Testing best practices

Enterprise-wide data transformation map

Enterprises need to ensure that they build and maintain a comprehensive, enterprise-wide data transformation map. This enterprise-wide data transformation map should describe how data is taken from raw data sources, transformed and fed into AI models.

Having an enterprise-wide data transformation map makes it easy and seamless to determine the provenance of AI models. This is required to determine the impact of upstream data quality issues to the AI model and on the business workflows that the AI model impacts.

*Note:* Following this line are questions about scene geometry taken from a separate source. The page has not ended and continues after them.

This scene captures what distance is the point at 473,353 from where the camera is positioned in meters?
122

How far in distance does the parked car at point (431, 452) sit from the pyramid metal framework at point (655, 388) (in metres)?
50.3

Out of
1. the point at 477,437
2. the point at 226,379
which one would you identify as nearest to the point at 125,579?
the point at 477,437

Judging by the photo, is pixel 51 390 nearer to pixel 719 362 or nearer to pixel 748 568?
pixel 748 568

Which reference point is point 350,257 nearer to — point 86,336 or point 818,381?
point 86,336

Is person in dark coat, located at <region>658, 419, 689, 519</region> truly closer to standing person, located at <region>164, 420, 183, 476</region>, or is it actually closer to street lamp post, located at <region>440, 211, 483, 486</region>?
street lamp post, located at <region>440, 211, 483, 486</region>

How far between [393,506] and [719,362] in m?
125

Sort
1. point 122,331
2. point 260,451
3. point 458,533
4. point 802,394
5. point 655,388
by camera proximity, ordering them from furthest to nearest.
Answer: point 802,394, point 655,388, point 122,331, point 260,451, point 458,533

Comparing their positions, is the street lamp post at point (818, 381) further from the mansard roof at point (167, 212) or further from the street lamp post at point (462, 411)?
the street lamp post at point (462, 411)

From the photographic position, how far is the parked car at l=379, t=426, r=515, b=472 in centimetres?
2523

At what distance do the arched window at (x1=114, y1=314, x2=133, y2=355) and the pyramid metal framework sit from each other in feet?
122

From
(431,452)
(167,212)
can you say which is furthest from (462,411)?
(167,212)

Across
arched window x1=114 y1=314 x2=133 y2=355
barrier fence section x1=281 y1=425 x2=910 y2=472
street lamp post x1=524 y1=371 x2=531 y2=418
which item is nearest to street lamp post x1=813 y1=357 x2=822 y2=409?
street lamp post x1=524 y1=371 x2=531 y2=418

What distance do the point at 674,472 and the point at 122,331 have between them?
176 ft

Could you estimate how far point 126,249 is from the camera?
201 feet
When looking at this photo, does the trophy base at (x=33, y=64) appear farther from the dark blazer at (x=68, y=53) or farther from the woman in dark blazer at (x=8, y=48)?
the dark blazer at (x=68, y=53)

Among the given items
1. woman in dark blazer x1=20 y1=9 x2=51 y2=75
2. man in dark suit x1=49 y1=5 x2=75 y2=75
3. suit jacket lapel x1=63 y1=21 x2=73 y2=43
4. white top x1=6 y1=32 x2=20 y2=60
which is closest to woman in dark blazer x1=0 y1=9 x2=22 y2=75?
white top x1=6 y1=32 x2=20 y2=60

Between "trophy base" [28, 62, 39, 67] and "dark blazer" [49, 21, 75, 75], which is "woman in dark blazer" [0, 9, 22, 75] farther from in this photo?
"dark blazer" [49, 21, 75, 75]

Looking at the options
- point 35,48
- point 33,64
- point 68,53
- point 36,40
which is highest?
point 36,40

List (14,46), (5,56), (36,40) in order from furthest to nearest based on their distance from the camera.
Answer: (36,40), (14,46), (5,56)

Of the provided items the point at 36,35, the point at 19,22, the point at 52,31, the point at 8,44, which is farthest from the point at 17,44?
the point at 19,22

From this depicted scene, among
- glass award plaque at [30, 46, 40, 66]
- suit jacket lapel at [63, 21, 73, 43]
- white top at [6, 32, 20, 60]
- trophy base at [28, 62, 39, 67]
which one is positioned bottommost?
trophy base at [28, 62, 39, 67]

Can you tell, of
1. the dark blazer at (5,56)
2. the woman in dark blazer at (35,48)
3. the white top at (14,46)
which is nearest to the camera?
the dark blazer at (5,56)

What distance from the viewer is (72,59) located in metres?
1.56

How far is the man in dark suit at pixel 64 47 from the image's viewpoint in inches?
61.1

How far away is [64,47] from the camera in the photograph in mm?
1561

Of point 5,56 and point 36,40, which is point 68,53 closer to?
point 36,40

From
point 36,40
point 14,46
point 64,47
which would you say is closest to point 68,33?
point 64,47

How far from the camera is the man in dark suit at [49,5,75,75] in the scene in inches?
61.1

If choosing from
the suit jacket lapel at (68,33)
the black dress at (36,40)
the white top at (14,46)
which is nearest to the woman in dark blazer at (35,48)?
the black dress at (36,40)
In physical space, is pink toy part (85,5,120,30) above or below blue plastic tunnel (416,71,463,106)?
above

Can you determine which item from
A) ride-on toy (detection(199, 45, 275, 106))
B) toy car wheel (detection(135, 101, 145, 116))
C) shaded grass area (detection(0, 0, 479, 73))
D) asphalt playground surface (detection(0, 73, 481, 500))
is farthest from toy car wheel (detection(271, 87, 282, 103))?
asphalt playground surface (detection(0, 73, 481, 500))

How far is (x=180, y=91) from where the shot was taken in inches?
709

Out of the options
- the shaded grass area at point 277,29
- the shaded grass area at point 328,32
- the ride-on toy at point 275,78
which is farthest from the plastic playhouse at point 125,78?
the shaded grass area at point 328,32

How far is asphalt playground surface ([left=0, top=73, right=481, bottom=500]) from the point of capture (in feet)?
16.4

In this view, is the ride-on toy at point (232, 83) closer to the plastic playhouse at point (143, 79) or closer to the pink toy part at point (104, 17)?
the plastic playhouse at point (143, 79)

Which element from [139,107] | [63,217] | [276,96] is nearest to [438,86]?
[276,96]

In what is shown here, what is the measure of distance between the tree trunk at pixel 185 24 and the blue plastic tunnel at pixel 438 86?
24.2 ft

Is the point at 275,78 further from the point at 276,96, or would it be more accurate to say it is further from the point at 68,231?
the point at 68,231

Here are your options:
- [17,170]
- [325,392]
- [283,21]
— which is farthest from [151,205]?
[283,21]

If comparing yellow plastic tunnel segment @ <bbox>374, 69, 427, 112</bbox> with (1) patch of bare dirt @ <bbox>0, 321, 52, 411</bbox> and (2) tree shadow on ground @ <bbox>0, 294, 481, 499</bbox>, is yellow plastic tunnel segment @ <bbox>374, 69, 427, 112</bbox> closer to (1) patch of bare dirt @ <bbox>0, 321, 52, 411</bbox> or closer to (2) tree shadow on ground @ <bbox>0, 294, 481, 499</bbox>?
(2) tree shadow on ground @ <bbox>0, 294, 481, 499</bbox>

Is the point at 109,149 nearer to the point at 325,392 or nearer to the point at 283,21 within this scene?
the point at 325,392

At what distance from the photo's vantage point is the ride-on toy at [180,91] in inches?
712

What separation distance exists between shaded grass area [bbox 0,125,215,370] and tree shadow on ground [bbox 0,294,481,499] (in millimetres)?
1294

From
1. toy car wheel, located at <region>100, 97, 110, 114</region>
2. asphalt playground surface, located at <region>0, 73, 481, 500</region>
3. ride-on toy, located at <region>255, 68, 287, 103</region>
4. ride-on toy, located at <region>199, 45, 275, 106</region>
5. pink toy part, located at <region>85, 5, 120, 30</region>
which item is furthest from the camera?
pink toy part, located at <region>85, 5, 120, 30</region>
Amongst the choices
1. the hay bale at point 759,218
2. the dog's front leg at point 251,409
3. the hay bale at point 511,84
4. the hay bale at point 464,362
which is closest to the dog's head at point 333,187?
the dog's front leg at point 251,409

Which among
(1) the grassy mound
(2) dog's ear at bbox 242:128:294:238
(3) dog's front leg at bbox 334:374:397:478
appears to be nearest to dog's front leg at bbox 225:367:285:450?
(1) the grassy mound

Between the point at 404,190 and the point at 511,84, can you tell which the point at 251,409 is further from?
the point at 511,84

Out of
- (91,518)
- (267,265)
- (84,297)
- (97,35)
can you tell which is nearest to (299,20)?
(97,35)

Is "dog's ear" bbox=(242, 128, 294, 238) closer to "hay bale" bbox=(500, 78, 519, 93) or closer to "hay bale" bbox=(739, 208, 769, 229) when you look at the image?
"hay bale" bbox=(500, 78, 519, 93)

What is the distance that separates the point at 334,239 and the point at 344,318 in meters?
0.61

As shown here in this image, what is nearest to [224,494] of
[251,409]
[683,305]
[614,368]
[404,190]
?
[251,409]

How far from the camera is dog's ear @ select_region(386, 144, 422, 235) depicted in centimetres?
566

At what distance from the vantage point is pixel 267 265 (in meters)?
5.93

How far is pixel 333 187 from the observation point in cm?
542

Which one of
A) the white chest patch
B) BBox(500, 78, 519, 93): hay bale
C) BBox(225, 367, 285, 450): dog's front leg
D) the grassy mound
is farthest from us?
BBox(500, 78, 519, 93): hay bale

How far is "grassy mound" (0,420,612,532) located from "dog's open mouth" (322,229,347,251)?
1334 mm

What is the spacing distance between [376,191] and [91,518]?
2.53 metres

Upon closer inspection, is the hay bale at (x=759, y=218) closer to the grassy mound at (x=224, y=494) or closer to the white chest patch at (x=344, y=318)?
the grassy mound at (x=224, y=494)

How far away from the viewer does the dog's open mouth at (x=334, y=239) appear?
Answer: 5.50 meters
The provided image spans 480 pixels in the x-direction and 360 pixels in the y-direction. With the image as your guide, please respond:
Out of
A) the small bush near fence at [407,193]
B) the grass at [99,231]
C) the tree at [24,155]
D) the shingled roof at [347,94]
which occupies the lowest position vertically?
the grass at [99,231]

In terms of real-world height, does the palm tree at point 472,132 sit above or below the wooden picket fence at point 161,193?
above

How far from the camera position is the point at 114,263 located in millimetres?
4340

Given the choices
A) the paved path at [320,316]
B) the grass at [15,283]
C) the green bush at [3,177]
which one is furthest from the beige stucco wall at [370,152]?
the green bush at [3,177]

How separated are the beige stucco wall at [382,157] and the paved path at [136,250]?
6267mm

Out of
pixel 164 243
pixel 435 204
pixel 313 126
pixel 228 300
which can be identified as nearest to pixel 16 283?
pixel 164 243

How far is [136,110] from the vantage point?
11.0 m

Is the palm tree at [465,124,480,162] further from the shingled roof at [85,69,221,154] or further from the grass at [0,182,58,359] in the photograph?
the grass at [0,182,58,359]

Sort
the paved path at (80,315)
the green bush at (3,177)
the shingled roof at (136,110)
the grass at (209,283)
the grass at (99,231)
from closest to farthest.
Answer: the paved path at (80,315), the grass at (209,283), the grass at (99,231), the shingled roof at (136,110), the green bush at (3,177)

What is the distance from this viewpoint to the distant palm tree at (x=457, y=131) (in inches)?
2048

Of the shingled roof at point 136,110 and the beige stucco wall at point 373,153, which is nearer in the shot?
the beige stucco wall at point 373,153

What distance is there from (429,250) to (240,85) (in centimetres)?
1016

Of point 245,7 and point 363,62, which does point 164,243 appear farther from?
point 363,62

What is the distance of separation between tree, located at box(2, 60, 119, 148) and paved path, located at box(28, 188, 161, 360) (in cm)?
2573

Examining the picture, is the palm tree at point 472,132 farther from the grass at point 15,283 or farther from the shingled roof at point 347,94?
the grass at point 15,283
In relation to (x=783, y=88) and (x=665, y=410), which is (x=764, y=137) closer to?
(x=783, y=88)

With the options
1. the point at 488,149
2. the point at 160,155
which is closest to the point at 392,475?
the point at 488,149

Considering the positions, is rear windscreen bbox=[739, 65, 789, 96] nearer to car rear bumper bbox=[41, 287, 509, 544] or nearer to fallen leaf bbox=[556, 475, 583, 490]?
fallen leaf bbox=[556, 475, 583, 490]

Data transformation semantic profiling

Enterprises also need to invest to operationally and semantically profile their data transformations. Semantic data profiling can determine the patterns in the output data set and its structure that is generated after data transformations are applied to a raw data set.

Determining such patterns in the transformed version of the data can be used to profile a data transformation technique. When errors in the data or in its transformation techniques change the profile of the data transformation, alerts can be generated and the impact on the quality of downstream AI models can be estimated.

Ceiling and floor constraints in AI daisy chains

Enterprises should invest in AI workflow capabilities that enable ceiling and floor constraints on the usage of the output of an upstream AI model in a downstream business workflow. In addition, these constraints should be configurable and overridable while being closely monitored to ensure that the consumer of the output of an upstream AI model is able to understand and judiciously use the output.

AI test metrics

Enterprise test disciplines need to invest in AI test metrics that are capable of meticulously determining and testing the quality of not just individual transformations or AI models but the quality of entire AI-driven business workflows. In addition to low-level test metrics, test metrics need to include the measurement of whether the entire AI-driven business workflow is delivering on its goals and customer requirements.

Given the predictive nature of AI-driven workflows, the determination of a failure or suboptimal outcomes might not be evident until the entire workflow has been completed. Test metrics and systems that collect the data and generate such test metrics need to be instrumented to collect the final outcome of the business workflow to define and deliver comprehensive test metrics and quality determinations.